The data:

* * * *

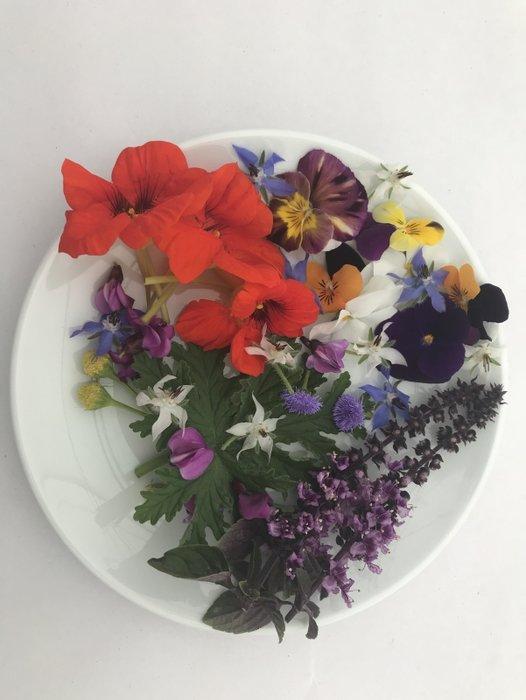 Hem göze hem damağa hitap eden çiçek!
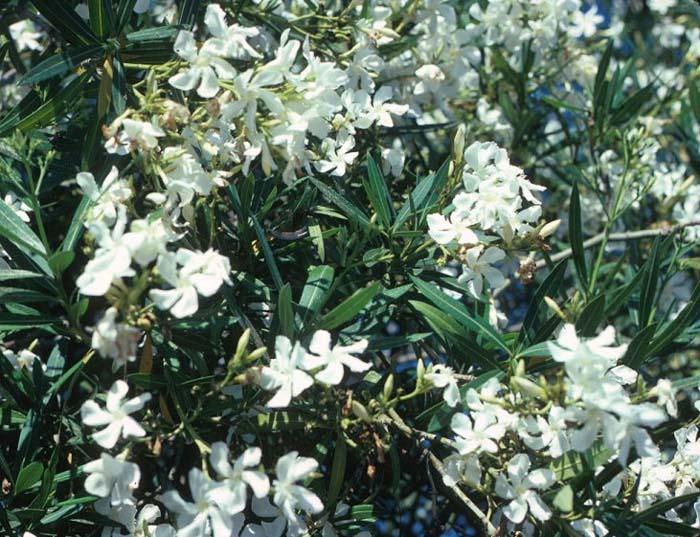 essay oleander white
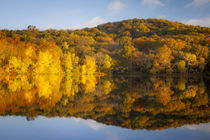 Autumn color at Radnor Lake, Nashville, Tennessee, USA. von Danita Delimont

* * * *

What to work on: Copy each line above precisely, dropping the pictures.

Response for this exercise:
 Hem göze hem damağa hitap eden çiçek!
 essay oleander white
 Autumn color at Radnor Lake, Nashville, Tennessee, USA. von Danita Delimont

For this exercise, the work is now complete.